When I first heard that one of the benefits of using R was reproducibility, I was confused. As a PhD anthropologist who has worked for the last several years in the world of program evaluation, I assumed reproducibility meant scientists in labs being able to rerun other scientists' studies in order to check that they hadn't made up their results. Reproducibility seemed interesting, but entirely irrelevant to me.
Boy, was I wrong. Reproducibility means something far broader than I previously realized. After using R for a while, I finally came to appreciate that the user who most often needs to reproduce my work is me. Reproducibility isn't just about a robust peer review process; it's about not having to do the same thing over and over.
The user who most often needs to reproduce my work is me.
Here's an example. As part of my data visualization consulting work, I was recently making some maps for the Ford Family Foundation. These maps showed where the Ford Institute for Community Building has done work over the last few years. I made a map several months ago with data the Foundation provided to me.
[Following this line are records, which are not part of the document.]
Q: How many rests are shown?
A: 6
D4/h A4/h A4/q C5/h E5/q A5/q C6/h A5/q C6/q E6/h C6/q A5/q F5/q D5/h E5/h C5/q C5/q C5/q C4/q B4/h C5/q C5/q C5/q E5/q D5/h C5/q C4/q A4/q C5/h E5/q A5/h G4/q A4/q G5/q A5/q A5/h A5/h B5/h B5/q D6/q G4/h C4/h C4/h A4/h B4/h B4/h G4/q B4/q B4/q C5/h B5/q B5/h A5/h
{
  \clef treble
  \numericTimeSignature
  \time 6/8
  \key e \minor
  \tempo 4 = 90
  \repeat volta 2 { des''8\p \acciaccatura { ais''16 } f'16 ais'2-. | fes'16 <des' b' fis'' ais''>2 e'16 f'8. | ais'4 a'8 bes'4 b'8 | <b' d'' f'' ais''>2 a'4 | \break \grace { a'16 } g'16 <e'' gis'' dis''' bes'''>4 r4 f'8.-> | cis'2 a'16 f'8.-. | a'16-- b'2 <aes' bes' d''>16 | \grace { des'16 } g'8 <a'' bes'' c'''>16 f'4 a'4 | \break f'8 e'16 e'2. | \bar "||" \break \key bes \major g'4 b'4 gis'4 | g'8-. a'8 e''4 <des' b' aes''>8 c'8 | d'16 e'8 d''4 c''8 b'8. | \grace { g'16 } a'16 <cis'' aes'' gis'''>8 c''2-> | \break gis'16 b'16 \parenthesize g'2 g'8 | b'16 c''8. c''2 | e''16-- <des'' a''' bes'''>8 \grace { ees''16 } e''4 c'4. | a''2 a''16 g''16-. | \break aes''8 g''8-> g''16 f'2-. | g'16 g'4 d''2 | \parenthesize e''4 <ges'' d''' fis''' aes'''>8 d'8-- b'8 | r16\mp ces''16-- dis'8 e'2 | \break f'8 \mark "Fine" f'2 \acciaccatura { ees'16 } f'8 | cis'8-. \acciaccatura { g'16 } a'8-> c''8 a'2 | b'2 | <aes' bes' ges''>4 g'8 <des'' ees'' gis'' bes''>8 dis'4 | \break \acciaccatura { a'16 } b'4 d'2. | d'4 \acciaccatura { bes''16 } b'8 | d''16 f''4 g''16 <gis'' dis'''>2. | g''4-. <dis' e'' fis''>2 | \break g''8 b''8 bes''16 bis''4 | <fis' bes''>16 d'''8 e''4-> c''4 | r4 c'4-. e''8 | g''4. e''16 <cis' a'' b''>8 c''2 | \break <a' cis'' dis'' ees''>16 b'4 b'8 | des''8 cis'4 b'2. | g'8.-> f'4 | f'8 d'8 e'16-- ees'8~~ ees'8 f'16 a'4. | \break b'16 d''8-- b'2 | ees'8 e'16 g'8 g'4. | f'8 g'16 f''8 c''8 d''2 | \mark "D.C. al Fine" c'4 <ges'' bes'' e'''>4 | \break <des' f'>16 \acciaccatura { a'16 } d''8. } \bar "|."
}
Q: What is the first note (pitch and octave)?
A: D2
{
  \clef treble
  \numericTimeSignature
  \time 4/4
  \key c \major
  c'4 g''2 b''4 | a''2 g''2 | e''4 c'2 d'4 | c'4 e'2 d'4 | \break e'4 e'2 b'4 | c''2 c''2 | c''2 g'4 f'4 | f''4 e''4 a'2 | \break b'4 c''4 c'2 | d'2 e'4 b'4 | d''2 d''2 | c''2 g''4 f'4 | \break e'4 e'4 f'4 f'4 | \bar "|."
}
Last week, staff from the Foundation came back to me. They had started work in some new communities and ended work in others. Instead of having to go back and recreate this map, I could simply rerun the code I had previously created and voila, a new map. (There are some other changes I made, removing icons and more, but focus on the updated locations on the map!)
Reproducibility can be what I always assumed it was (and much more — see this comprehensive post from the rOpenSci Project on reproducible research). For many users, though, this traditional notion of reproducibility is far less of a reason to take up R than is the idea that you can save time by rerunning existing code with updated data.